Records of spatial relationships
· · · · · · ·

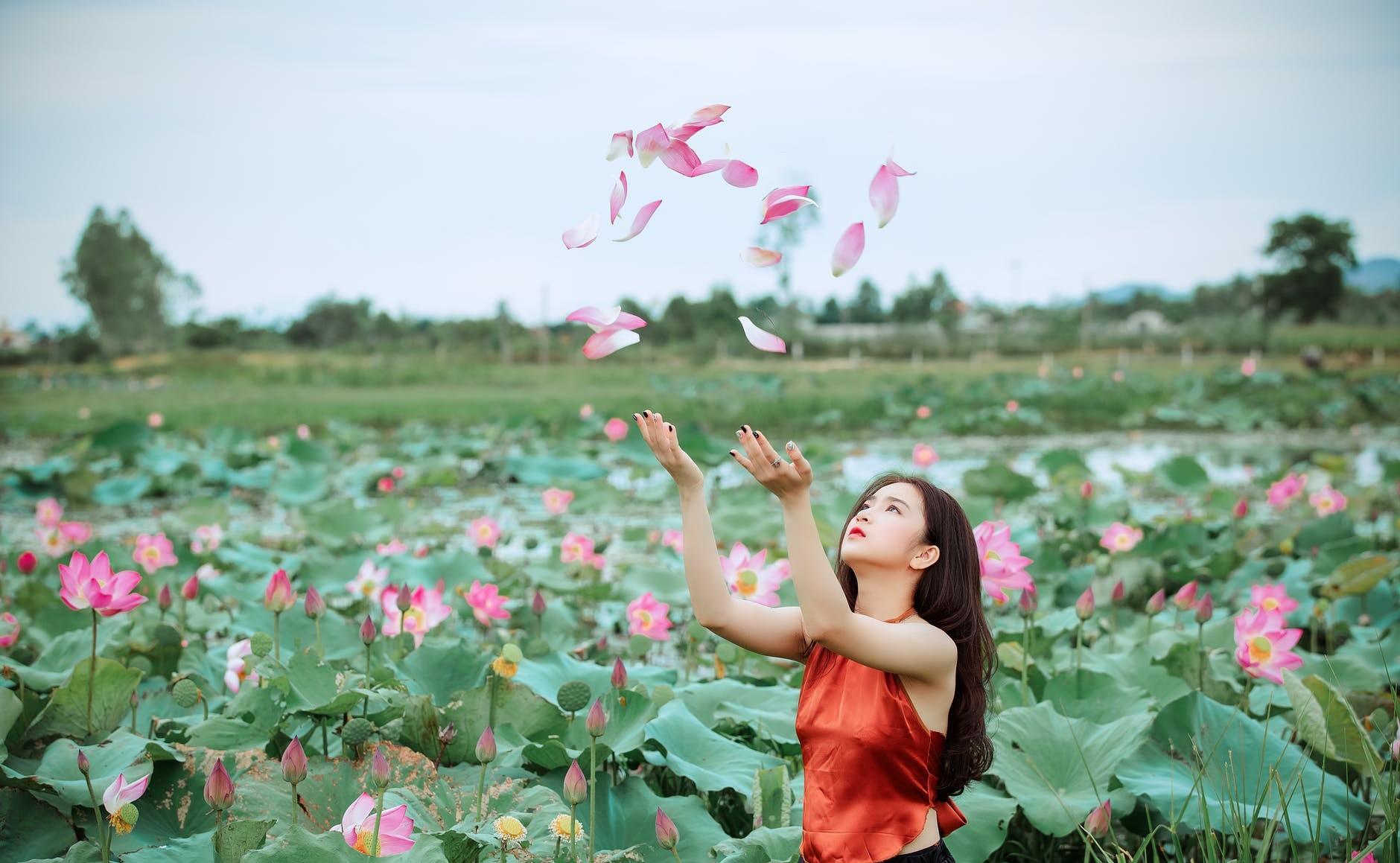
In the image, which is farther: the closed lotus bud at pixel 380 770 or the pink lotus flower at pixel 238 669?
the pink lotus flower at pixel 238 669

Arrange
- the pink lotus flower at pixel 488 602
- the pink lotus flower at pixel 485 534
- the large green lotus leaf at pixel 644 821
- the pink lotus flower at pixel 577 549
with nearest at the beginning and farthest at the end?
the large green lotus leaf at pixel 644 821 → the pink lotus flower at pixel 488 602 → the pink lotus flower at pixel 577 549 → the pink lotus flower at pixel 485 534

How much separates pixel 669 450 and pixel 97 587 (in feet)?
3.50

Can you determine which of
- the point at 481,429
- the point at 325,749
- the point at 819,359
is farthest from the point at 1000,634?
the point at 819,359

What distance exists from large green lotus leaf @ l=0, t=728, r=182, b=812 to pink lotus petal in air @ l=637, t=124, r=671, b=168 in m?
1.11

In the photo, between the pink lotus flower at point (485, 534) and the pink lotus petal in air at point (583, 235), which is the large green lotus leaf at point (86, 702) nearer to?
the pink lotus petal in air at point (583, 235)

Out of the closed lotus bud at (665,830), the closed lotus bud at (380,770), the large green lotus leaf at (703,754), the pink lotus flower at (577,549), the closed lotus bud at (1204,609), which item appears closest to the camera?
the closed lotus bud at (380,770)

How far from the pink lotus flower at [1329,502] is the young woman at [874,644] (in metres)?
3.19

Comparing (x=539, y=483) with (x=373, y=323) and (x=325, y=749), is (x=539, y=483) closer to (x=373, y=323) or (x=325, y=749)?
(x=325, y=749)

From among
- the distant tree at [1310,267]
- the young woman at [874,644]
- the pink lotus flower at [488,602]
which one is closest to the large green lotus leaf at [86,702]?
the pink lotus flower at [488,602]

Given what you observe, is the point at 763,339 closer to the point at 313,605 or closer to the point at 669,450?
the point at 669,450

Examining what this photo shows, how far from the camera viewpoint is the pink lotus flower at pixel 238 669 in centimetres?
208

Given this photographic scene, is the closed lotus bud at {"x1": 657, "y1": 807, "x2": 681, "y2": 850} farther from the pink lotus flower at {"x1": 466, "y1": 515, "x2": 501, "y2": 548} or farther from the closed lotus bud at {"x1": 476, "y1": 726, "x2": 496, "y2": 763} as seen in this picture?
the pink lotus flower at {"x1": 466, "y1": 515, "x2": 501, "y2": 548}

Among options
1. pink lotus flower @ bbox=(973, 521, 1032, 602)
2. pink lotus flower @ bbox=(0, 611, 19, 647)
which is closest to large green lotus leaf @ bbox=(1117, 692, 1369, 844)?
pink lotus flower @ bbox=(973, 521, 1032, 602)

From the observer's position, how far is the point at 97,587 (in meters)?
1.77
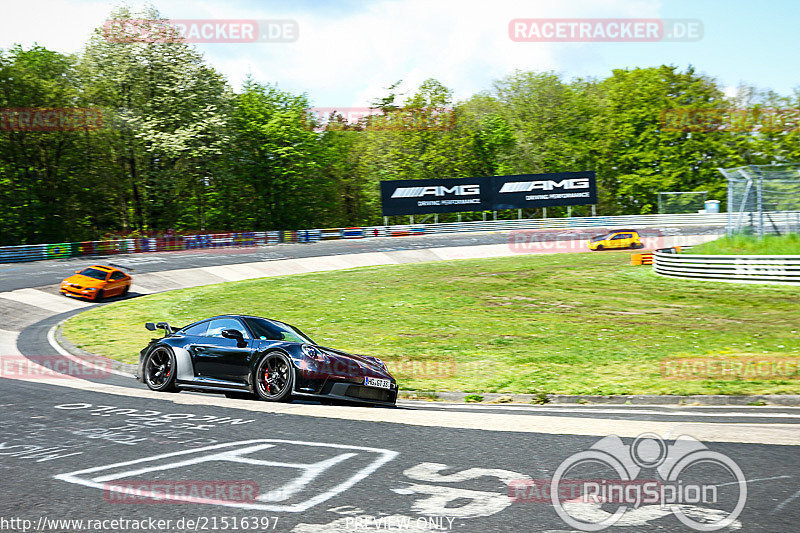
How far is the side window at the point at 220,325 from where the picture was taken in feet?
36.4

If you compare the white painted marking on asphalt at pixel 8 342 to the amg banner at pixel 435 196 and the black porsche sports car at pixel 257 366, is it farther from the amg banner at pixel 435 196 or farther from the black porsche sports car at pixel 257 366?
the amg banner at pixel 435 196

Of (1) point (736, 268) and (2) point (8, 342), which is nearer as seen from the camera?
(2) point (8, 342)

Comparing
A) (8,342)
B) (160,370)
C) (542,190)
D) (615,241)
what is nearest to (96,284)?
(8,342)

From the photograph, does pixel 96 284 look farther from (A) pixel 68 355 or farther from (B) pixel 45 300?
(A) pixel 68 355

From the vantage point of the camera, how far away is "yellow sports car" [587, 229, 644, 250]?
4572cm

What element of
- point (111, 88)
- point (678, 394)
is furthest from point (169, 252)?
point (678, 394)

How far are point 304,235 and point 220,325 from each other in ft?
141

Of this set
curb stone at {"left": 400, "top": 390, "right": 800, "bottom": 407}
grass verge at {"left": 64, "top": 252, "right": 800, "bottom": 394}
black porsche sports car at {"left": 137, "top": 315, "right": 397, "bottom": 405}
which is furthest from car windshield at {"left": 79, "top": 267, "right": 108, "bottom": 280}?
curb stone at {"left": 400, "top": 390, "right": 800, "bottom": 407}

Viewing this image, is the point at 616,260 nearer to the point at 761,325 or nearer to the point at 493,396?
the point at 761,325

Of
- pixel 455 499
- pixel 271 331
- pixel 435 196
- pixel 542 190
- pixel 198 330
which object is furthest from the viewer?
pixel 542 190

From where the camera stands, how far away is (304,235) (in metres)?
53.8

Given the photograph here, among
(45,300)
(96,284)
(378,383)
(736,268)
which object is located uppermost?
(96,284)

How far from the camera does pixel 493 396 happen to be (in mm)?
11836

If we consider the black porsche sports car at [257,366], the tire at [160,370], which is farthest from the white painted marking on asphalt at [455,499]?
the tire at [160,370]
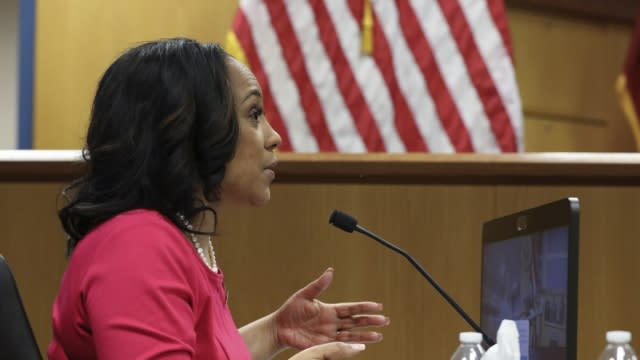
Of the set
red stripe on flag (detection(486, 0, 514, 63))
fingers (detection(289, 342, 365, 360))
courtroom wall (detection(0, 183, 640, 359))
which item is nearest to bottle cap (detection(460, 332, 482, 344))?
fingers (detection(289, 342, 365, 360))

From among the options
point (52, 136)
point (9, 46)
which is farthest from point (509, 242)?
point (9, 46)

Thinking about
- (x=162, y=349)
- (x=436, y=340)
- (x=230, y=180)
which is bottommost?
(x=436, y=340)

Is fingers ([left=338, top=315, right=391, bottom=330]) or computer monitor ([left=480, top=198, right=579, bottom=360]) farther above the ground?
computer monitor ([left=480, top=198, right=579, bottom=360])

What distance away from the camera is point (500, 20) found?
2771mm

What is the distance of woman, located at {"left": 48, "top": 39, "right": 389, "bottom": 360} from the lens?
46.4 inches

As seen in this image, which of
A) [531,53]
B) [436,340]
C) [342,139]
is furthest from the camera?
[531,53]

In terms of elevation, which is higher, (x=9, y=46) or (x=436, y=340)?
(x=9, y=46)

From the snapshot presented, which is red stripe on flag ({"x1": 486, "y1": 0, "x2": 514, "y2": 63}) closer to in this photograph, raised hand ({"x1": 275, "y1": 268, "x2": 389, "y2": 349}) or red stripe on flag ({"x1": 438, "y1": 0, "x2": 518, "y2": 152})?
red stripe on flag ({"x1": 438, "y1": 0, "x2": 518, "y2": 152})

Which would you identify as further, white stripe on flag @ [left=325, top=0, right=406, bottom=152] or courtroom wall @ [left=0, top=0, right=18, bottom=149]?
courtroom wall @ [left=0, top=0, right=18, bottom=149]

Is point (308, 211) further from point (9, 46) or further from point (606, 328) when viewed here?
point (9, 46)

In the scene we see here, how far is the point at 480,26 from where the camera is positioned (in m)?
2.77

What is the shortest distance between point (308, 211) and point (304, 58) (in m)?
0.73

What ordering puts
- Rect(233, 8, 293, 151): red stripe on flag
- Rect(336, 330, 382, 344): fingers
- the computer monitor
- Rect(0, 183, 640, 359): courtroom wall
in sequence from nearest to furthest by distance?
the computer monitor < Rect(336, 330, 382, 344): fingers < Rect(0, 183, 640, 359): courtroom wall < Rect(233, 8, 293, 151): red stripe on flag

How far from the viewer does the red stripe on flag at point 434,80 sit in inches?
108
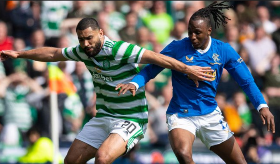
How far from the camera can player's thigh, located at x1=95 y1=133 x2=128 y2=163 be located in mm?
7035

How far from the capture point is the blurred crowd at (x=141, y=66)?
12086 millimetres

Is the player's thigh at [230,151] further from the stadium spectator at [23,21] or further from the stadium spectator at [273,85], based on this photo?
the stadium spectator at [23,21]

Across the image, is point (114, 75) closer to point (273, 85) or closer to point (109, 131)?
point (109, 131)

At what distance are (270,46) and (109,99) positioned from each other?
25.0 ft

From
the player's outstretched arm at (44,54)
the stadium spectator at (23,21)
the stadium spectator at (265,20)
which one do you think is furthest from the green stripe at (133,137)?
the stadium spectator at (265,20)

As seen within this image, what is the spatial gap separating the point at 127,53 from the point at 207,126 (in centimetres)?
144

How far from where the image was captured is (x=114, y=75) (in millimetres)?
7531

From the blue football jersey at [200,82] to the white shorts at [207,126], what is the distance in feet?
0.23

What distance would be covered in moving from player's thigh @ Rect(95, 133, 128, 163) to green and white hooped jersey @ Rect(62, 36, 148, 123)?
0.40 meters

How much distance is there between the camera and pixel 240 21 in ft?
48.4

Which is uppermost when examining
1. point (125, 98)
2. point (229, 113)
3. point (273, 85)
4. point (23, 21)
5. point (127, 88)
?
point (23, 21)

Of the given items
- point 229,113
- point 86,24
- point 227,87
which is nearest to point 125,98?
point 86,24

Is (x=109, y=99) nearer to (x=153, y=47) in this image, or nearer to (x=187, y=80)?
(x=187, y=80)

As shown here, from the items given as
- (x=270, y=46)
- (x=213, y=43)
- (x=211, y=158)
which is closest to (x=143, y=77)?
(x=213, y=43)
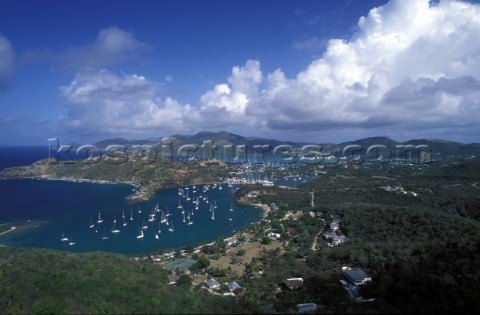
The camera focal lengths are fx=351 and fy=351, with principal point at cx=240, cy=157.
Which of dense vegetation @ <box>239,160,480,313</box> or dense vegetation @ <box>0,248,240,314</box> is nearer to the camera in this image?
dense vegetation @ <box>239,160,480,313</box>

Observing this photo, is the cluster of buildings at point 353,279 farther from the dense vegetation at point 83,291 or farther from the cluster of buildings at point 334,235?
the cluster of buildings at point 334,235

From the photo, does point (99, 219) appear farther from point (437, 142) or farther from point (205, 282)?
point (437, 142)

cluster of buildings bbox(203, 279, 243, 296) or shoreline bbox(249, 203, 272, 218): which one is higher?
cluster of buildings bbox(203, 279, 243, 296)

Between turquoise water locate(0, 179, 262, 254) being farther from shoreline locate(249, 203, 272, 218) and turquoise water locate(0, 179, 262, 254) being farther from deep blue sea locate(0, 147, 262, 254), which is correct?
shoreline locate(249, 203, 272, 218)

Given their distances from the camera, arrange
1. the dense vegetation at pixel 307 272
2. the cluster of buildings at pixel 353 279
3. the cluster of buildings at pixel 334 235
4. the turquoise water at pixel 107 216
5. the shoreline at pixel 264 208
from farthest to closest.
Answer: the shoreline at pixel 264 208, the turquoise water at pixel 107 216, the cluster of buildings at pixel 334 235, the cluster of buildings at pixel 353 279, the dense vegetation at pixel 307 272

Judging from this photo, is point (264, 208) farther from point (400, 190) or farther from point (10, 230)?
point (10, 230)

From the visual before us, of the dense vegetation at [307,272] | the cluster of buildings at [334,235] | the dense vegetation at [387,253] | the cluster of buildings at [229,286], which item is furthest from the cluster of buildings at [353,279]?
the cluster of buildings at [334,235]

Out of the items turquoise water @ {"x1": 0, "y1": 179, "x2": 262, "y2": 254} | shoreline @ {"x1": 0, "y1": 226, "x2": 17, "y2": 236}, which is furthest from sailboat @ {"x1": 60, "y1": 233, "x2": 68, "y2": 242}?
shoreline @ {"x1": 0, "y1": 226, "x2": 17, "y2": 236}

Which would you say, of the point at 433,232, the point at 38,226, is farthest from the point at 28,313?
the point at 38,226
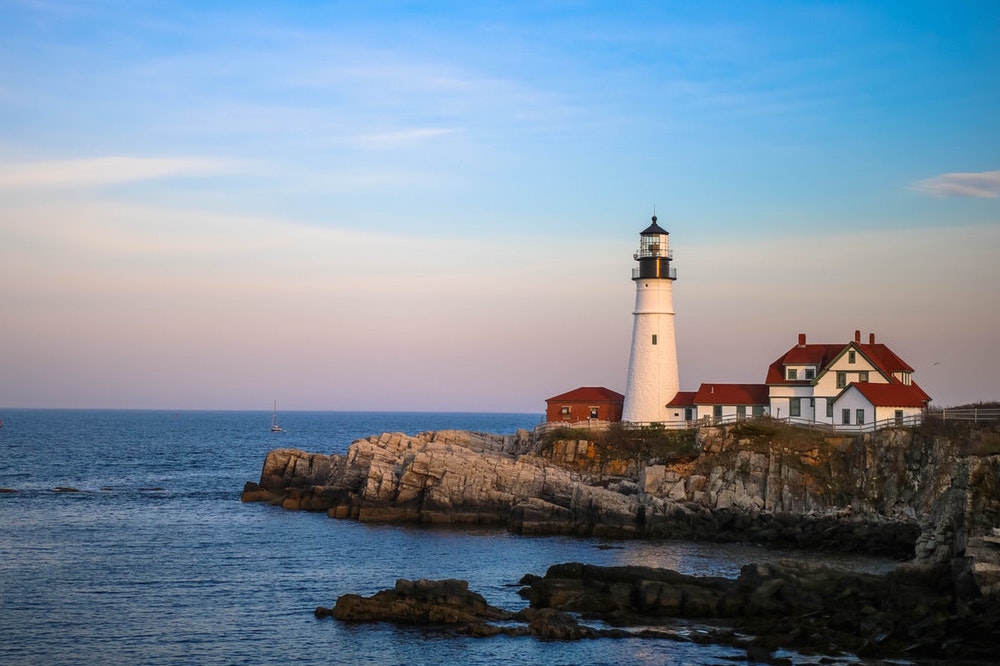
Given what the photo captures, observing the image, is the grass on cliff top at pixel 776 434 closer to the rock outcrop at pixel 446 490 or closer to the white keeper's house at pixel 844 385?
the white keeper's house at pixel 844 385

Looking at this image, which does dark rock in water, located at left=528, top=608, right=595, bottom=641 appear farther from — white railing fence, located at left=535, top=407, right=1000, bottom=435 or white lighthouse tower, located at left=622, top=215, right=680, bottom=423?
white lighthouse tower, located at left=622, top=215, right=680, bottom=423

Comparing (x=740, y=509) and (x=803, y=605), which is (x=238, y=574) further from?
(x=740, y=509)

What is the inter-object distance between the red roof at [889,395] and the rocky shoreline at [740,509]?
389cm

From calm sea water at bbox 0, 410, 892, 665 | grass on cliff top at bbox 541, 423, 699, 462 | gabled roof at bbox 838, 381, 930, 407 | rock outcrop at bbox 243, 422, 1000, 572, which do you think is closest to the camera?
calm sea water at bbox 0, 410, 892, 665

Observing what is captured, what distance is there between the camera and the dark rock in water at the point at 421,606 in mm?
29109

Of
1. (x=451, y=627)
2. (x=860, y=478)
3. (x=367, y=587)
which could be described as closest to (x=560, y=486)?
(x=860, y=478)

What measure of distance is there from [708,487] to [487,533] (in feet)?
34.1

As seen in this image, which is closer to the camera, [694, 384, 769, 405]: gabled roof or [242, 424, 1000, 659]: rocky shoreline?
[242, 424, 1000, 659]: rocky shoreline

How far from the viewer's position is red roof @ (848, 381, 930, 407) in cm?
5188

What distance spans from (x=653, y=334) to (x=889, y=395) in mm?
12767

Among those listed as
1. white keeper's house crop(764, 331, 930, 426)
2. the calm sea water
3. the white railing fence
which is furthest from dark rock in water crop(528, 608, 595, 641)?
white keeper's house crop(764, 331, 930, 426)

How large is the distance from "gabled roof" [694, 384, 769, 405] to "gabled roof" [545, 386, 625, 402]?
583cm

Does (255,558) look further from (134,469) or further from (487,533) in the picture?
(134,469)

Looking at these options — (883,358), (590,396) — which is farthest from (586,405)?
(883,358)
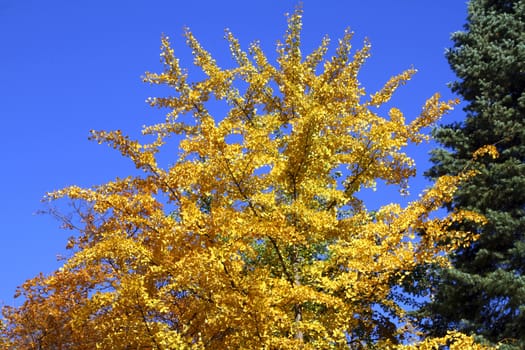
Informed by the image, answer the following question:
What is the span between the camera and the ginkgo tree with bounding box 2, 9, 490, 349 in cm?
796

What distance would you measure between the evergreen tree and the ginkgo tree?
5.44ft

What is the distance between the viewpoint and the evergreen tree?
11.0m

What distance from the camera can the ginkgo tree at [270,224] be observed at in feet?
26.1

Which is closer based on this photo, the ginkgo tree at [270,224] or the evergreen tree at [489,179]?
the ginkgo tree at [270,224]

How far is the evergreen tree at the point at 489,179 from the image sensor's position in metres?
11.0

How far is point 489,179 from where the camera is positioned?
11961 mm

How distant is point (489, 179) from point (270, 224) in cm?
618

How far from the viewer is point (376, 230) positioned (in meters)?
8.64

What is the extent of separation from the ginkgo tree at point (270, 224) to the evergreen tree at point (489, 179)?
1.66m

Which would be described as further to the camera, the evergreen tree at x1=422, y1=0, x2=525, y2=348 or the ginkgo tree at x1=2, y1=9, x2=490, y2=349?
the evergreen tree at x1=422, y1=0, x2=525, y2=348

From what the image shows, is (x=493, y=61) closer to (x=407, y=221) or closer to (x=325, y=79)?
(x=325, y=79)

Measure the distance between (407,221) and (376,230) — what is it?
51 cm

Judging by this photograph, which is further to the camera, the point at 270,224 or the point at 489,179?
the point at 489,179

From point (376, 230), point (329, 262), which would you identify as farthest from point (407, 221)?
point (329, 262)
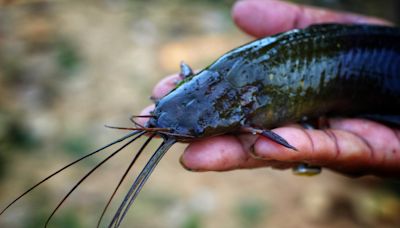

· · · · · · ·

_TASK PROMPT_
Can you locate every line in the data above that contains the word "would" and copy each of those lines? The match is case-sensitive.

_SOLUTION TO THE PROBLEM_
Which would you identify as further, white stripe on flag @ [left=325, top=0, right=406, bottom=152] or courtroom wall @ [left=0, top=0, right=18, bottom=149]?
What distance would be covered in moving from player's thigh @ Rect(95, 133, 128, 163) to green and white hooped jersey @ Rect(62, 36, 148, 123)?
Which would you say, of the point at 433,232, the point at 38,226, is farthest from the point at 28,313?
What distance would you measure between the evergreen tree and the ginkgo tree?
Which would be described as further to the camera, the evergreen tree at x1=422, y1=0, x2=525, y2=348 or the ginkgo tree at x1=2, y1=9, x2=490, y2=349?
From point (376, 230), point (329, 262), which would you identify as farthest from point (407, 221)?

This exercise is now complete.